Ce fut une brève conversation, mais elle restera à jamais gravée dans ma mémoire.Bon ami ? Depuis quand ?Mais j'avoue avoir été assez surpris par cela et par la façon dont il traite ces jeunes.


Après ce jour-là, j'ai décidé de rassembler tout mon courage et de parler à JB, même si je n'ai toujours aucune idée de quoi lui parler ni même s'il daignerait me parler.


J'étais prêt. Mais ce jour n'est jamais arrivé.


Je n'ai plus jamais revu JB à l'école après ce jour-là.

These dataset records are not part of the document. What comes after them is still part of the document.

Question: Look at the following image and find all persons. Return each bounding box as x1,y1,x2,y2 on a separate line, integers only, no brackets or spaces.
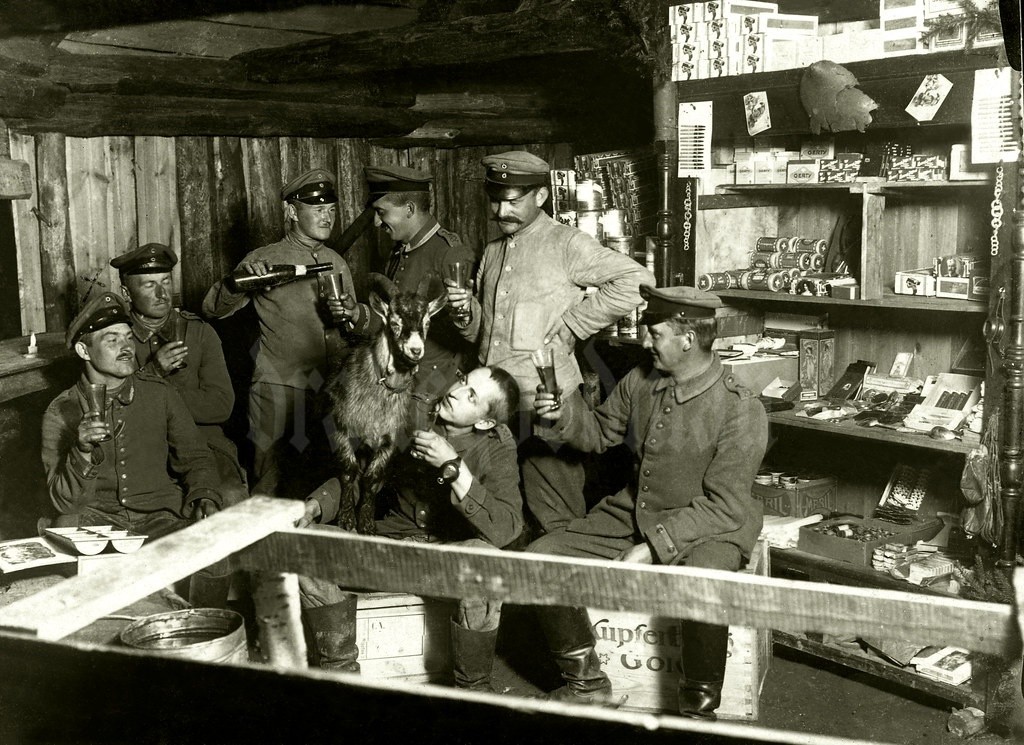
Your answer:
299,366,522,690
42,290,230,609
110,243,247,503
327,166,473,400
443,150,656,530
203,168,359,501
946,259,957,276
526,286,767,721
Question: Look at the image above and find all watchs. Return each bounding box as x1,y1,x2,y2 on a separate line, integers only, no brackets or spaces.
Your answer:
436,457,462,484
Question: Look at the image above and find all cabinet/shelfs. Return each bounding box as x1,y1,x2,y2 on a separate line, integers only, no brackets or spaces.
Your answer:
673,0,1024,714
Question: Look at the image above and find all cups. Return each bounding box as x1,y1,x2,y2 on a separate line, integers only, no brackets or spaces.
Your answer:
85,384,112,441
449,262,470,316
530,349,561,410
318,273,351,322
170,319,189,368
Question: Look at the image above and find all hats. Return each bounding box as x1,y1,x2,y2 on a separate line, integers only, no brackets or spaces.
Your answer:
363,166,433,194
65,292,129,349
282,167,339,205
637,284,723,324
110,243,178,275
482,151,549,200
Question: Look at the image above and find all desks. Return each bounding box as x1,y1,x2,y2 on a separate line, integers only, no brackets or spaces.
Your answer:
0,535,191,649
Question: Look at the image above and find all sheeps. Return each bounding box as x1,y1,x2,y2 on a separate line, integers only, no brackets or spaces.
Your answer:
312,270,450,534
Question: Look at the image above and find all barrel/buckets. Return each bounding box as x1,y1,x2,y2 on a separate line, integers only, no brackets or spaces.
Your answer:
120,608,249,664
575,172,638,337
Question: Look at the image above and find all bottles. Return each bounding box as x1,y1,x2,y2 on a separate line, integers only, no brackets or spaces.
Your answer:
232,262,333,291
411,400,441,460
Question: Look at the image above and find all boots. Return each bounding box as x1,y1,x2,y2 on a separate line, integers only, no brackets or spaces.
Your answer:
189,569,229,608
664,680,722,724
521,644,611,710
449,614,501,692
304,593,360,675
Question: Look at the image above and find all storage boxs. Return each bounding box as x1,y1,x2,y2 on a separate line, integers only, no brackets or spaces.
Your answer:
340,589,457,685
865,371,924,405
749,474,944,568
895,265,994,304
729,133,1000,183
585,533,775,722
668,0,1007,82
550,166,577,229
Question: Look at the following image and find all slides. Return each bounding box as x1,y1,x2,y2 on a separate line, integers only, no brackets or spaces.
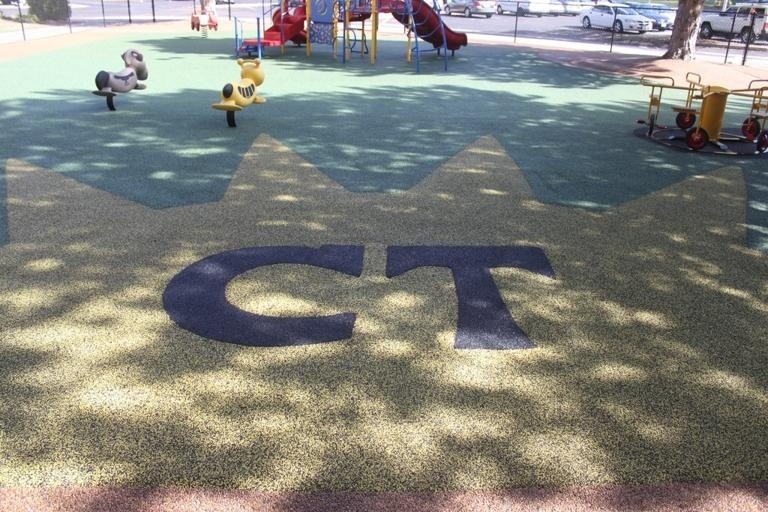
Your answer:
391,0,467,50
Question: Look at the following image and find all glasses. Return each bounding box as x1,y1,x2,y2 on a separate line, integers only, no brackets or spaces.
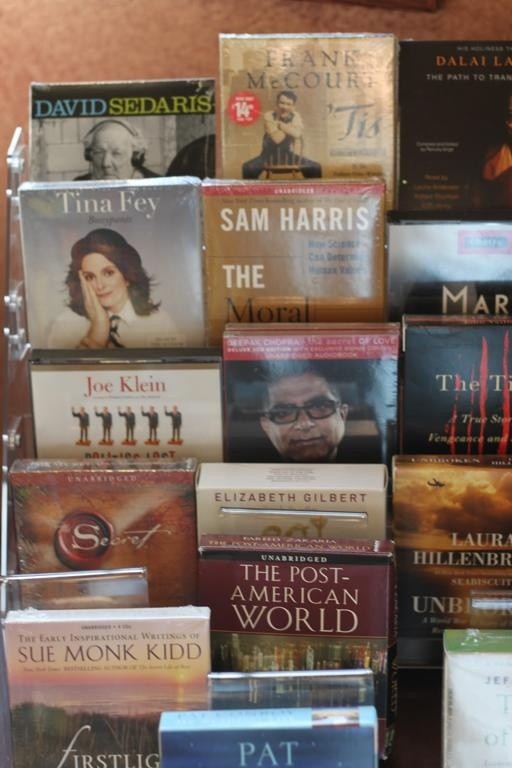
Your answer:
262,399,341,425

Mes camarades continuaient à être heureux sans lui, mais pour moi, c'était un vide immense. J'avais le sentiment qu'il ne méritait pas toute cette haine, même si j'ignore toujours pourquoi il a agi ainsi par le passé.


J'ai l'impression que j'aurais dû faire plus d'efforts pour apprendre à le connaître au lieu de le détester.


« Tu sais où est JB ? Ou où il habite ? » Je reprends mes esprits quand Youngjae s’assoit sur la chaise de Jackson à côté de moi.


« Non. Hmm, pourquoi me demandez-vous cela ? »


Il haussa les épaules. « Je voulais juste le remercier… »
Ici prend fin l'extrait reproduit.